## Passage provided
Joseph Campbell famously offered the following advice when asked for guidance, “Follow your bliss.” He didn’t say follow your pleasures. He didn’t say follow the endless desires of your ordinary self. The bliss he spoke of is the deep contentment and joy found in our natural self at the center of our being. When we access that “bliss” we find a timeless and abundant source of peace and delight that then allows everything in common experience to be “appareled in celestial light.” It is not that our inner discovery then causes us to leave day-to-day life, much the opposite, it causes us to see the infinite beauty in others and all daily experience as well as the confusion and suffering that covers this beauty for many. This seeing evokes a deep compassionate desire to use one’s life to be of service and benefit to others.
So now we know why people who lack everything and others who have everything are vulnerable to the same human despair and hopelessness. And, we know the precise antidote. It is the re-discovery of who we truly are through a process of inner education resulting in personal transformation.

## Data block
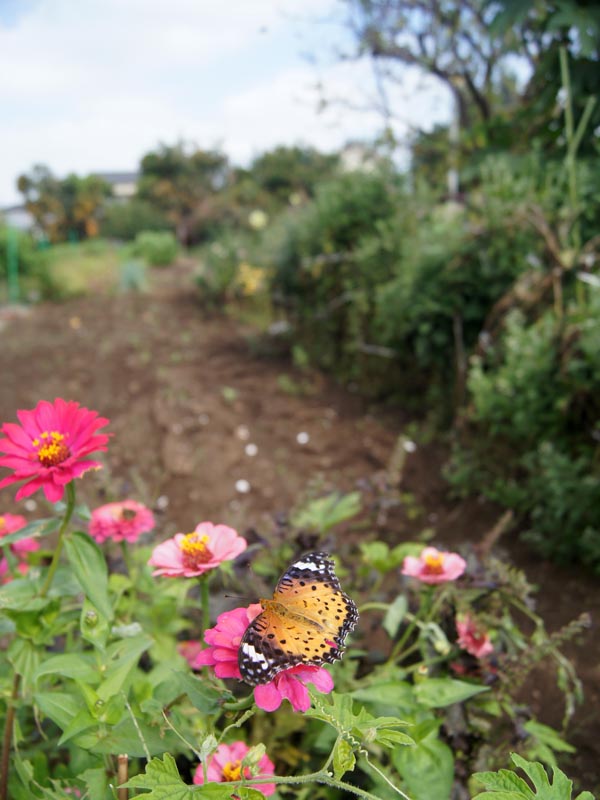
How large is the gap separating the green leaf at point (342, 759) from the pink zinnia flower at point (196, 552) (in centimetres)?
29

## Work item A
Restate the part of the passage on following your bliss that opens with the words containing "So now we know" and closes with "in personal transformation.", swapping "antidote" for "remedy".
## Work item B
According to the passage on following your bliss, what is the precise antidote to despair and hopelessness?
## Work item C
Take the passage on following your bliss further, picking up after its final sentence.

## Exercise answer A
So now we know why people who lack everything and others who have everything are vulnerable to the same human despair and hopelessness. And, we know the precise remedy. It is the re-discovery of who we truly are through a process of inner education resulting in personal transformation.

## Exercise answer B
The antidote is the re-discovery of who we truly are, through a process of inner education that results in personal transformation.

## Exercise answer C
In T.S. Eliot’s words:
We shall not cease from exploration,
and the end of all our exploring
will be to arrive where we started
and know the place for the first time.
And when we return home, what we once perceived as a fearful hollowness, will be experienced as a reservoir of serenity, happiness, wisdom, love, and freedom. Our search for “spiritus” will be resolved at the source, and suffering will naturally come to an end. In the joy of a simple being the seeker ceases and there is nothing further to seek in the outer world. It is done.